Daily Mail and General Holdings Limited has a 15.8% share holding in The Press Association. During the year the Group received services amounting to £1.8 million (2007 £2.2 million) and the net amount due from the Press Association as at 28 September, 2008 was £0.1 million (2007 £0.2 million).

During the year, Landmark charged management fees of £0.3 million (2007 £0.3 million) to Point X Ltd, and recharged costs of £0.1 million (2007 £0.1 million). Point X received royalty income from Landmark of £43,000 (2007 £53,000) and owed £0.1 million to Landmark (2007 £48,000) at the year end.

During the year, Hobsons received dividend income of £0.6 million (2007 £0.2 million) from ECCTIS Ltd.

During the year, DMG Radio Australia Pty Ltd invoiced DMG Radio Perth Pty Ltd AU$2.8 million (2007 AUS$0.9 million) and Red Gherkin Pty Ltd AUS$8,000 (2007 AUS$nil).

Other related party disclosures

As at 28th September, 2008 there was a loan to an officer of the Company of £33,258 (2007 £33,258) which bears interest at 5% per annum. The maximum principal amount outstanding during the year was £33,258 (2007 £33,258). At 28th September, 2008 there was a further loan outstanding to the officer of £3,733 which loan bears interest at 6.25% per annum. The maximum principal amount outstanding during the year was £3,733 (2007 £3,773).

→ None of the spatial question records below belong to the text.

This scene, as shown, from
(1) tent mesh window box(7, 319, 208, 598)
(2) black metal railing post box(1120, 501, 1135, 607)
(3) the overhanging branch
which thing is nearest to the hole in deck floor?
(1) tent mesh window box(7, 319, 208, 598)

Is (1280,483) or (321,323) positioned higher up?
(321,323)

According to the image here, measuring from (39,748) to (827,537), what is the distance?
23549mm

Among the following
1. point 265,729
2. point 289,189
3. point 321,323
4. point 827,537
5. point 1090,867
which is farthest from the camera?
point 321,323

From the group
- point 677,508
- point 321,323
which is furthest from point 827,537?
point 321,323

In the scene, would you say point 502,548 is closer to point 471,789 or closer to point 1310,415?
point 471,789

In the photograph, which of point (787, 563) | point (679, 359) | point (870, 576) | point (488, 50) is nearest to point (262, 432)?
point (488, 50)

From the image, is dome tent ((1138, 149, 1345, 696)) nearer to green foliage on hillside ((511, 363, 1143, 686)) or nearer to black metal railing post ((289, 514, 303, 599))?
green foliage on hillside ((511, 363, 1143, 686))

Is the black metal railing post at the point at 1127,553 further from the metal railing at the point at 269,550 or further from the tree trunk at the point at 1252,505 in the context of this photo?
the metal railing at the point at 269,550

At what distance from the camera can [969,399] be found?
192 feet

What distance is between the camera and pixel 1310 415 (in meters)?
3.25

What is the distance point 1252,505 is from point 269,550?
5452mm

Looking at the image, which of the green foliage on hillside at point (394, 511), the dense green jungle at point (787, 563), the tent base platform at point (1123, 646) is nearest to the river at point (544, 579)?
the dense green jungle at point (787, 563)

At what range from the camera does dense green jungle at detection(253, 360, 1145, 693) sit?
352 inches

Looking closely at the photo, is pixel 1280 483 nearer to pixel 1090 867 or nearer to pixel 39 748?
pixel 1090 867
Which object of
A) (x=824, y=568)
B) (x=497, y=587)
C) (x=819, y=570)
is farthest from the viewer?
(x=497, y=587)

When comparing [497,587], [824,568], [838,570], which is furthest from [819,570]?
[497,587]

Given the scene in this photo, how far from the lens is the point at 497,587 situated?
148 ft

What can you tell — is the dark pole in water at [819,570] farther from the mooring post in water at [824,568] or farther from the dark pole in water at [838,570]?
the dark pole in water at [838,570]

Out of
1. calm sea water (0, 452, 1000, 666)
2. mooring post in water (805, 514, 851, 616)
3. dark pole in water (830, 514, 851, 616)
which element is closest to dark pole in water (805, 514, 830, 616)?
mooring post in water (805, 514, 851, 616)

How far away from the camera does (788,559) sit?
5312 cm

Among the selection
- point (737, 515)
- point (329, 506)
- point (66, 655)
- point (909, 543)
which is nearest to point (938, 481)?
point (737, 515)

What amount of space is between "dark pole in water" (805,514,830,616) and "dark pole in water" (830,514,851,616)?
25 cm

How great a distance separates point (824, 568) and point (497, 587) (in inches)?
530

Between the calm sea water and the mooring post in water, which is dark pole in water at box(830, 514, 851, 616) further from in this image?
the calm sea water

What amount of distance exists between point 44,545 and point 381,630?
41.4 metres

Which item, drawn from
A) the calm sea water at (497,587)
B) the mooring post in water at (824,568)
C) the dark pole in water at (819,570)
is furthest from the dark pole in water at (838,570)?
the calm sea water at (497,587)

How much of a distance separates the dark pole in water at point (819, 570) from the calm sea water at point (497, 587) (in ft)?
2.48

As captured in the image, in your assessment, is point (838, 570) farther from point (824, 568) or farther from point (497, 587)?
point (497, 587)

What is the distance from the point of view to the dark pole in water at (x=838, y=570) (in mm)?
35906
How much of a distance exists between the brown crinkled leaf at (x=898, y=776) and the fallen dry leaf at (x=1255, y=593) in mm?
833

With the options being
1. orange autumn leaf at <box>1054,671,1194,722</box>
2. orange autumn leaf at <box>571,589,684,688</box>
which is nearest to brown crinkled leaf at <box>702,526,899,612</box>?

At 28th September, 2008, the Group owed £1.5 million (2007 £1.2 million) to the pension schemes which it operates. This amount comprised employees’ and employer’s contributions in respect of September 2008 payrolls which were paid to the pension schemes in October 2008.

The Group recharges its principal pension schemes with costs of investment management fees. The total amount recharged during the year was £0.7 million (2007 £0.7 million).

41 POST BALANCE SHEET EVENTS

Details of material post Balance Sheet events are given in the Directors’ Report.